-- Exercise directions --
Write out the whole listing exactly; no images belong in it.

*** Opening Data block ***

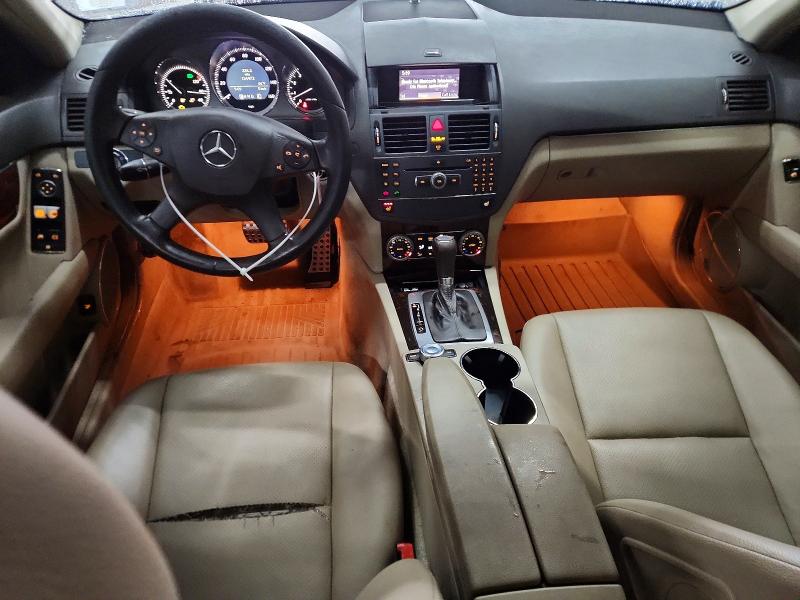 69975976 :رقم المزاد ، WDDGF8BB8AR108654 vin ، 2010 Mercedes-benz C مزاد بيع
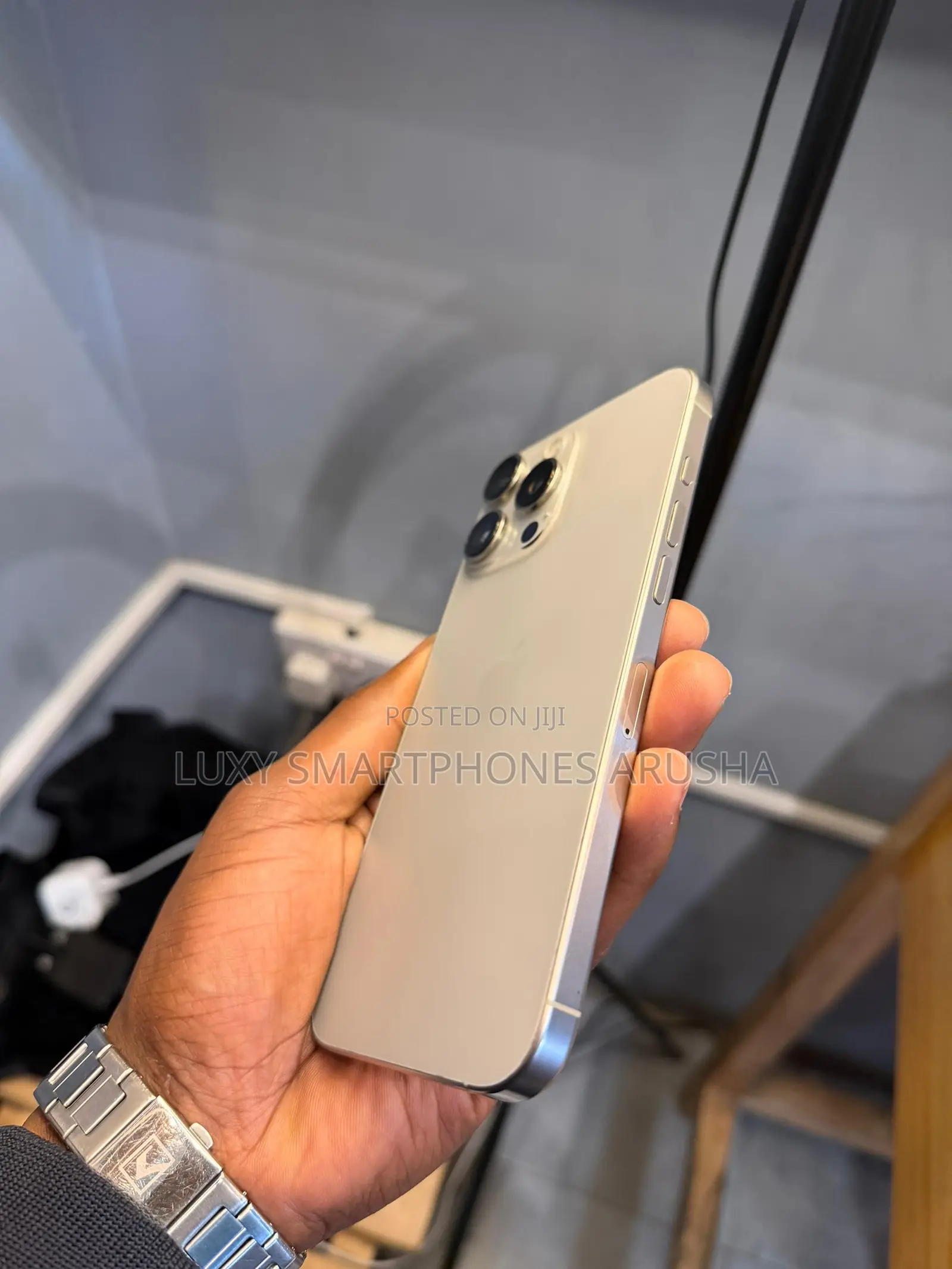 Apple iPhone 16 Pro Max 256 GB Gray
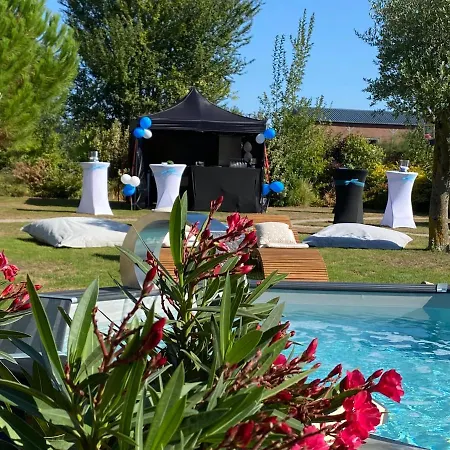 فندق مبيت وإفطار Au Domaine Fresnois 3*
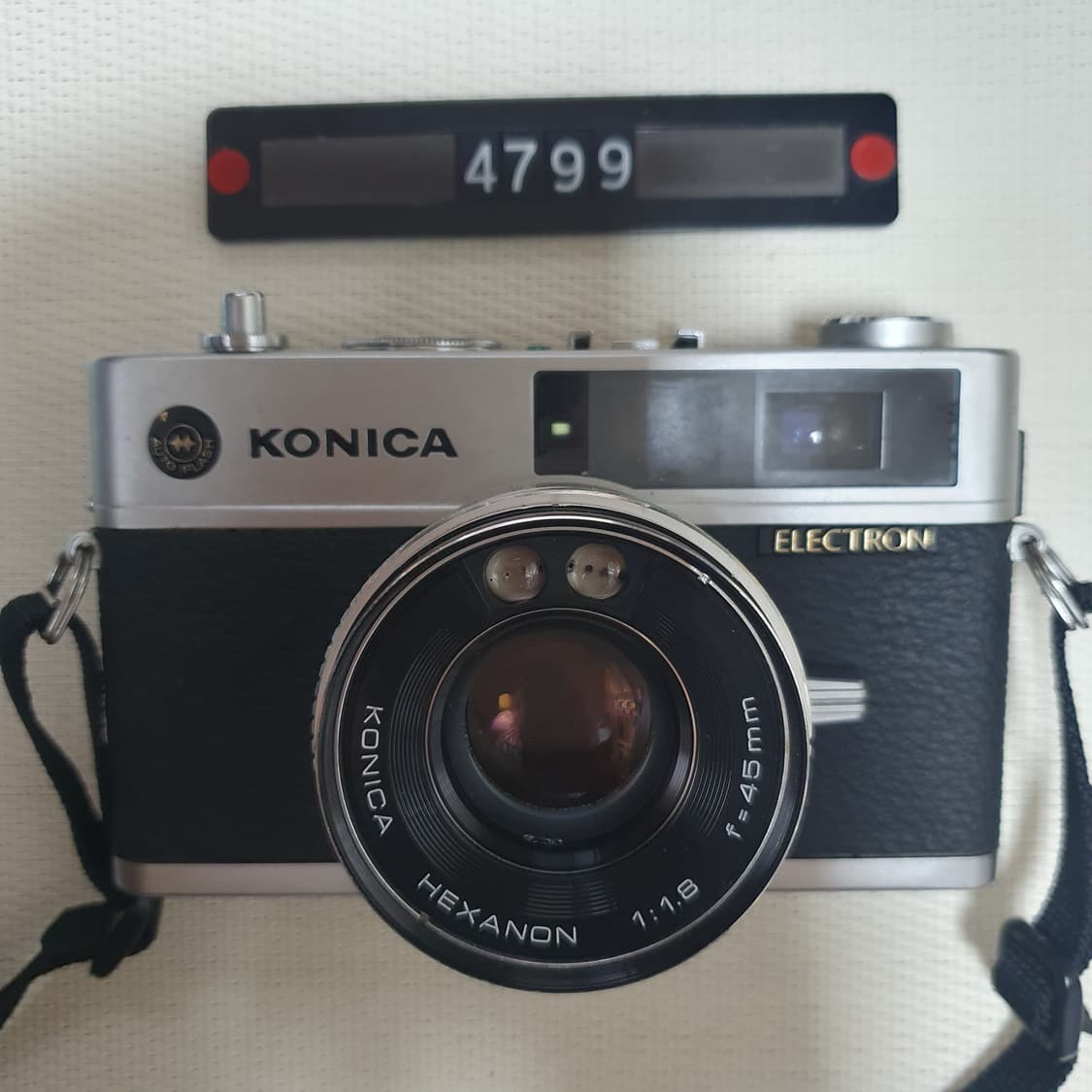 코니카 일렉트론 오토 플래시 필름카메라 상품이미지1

*** Closing Data block ***

-- Solution for this exercise --
 69975976 :رقم المزاد ، WDDGF8BB8AR108654 vin ، 2010 Mercedes-benz C مزاد بيع
 Apple iPhone 16 Pro Max 256 GB Gray
 فندق مبيت وإفطار Au Domaine Fresnois 3*
 코니카 일렉트론 오토 플래시 필름카메라 상품이미지1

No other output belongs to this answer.